— Start —

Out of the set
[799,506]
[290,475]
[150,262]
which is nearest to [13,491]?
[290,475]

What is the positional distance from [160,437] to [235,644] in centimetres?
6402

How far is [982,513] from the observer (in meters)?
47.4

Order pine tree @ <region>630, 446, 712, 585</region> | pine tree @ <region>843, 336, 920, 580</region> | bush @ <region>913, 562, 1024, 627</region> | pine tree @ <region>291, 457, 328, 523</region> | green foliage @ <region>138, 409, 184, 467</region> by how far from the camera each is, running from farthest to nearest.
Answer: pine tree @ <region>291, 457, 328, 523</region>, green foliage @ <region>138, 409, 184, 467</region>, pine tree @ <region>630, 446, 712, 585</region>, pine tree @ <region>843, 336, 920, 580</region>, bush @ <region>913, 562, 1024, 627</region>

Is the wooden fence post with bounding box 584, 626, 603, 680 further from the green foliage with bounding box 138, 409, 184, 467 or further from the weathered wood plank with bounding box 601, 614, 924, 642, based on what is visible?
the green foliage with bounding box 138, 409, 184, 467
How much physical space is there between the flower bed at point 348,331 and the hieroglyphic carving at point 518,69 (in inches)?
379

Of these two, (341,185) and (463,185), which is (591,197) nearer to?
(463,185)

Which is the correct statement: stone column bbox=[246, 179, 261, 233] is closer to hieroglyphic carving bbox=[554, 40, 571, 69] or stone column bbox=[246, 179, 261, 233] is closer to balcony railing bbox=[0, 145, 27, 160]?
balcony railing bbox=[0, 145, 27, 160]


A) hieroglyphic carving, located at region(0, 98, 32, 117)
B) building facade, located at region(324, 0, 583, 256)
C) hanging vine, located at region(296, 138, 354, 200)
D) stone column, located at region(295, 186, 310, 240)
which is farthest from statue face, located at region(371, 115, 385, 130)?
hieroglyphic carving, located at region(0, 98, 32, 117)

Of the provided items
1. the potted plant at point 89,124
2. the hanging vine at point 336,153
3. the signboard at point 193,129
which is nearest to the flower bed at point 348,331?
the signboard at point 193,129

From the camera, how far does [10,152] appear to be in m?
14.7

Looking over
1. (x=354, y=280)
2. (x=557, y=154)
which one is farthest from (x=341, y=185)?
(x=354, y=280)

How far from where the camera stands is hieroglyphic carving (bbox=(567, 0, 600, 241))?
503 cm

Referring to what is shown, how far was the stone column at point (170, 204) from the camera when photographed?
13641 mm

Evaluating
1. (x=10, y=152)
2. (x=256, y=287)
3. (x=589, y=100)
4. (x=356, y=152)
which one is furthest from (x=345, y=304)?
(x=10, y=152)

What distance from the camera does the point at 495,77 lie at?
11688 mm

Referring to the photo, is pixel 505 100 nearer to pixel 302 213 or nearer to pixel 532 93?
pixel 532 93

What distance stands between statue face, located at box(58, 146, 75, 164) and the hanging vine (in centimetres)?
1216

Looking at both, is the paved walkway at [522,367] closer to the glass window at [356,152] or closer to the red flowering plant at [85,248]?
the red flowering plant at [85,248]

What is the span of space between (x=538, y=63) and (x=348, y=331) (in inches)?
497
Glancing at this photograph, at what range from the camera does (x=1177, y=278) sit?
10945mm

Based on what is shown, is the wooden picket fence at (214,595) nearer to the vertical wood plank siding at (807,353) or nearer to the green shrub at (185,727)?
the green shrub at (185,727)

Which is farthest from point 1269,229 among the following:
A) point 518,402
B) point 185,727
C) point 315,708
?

— End —

▸ Task brief:
Reproduce verbatim every line of the records, from the line containing "Based on what is shown, is" through the final line of the records, with both ends included.

▸ Output for this exercise:
Based on what is shown, is the wooden picket fence at (214,595) nearer to the vertical wood plank siding at (807,353) or nearer to the green shrub at (185,727)?
the green shrub at (185,727)

Which is farthest from point 1269,229 among the following:
A) point 518,402
B) point 185,727
C) point 315,708
?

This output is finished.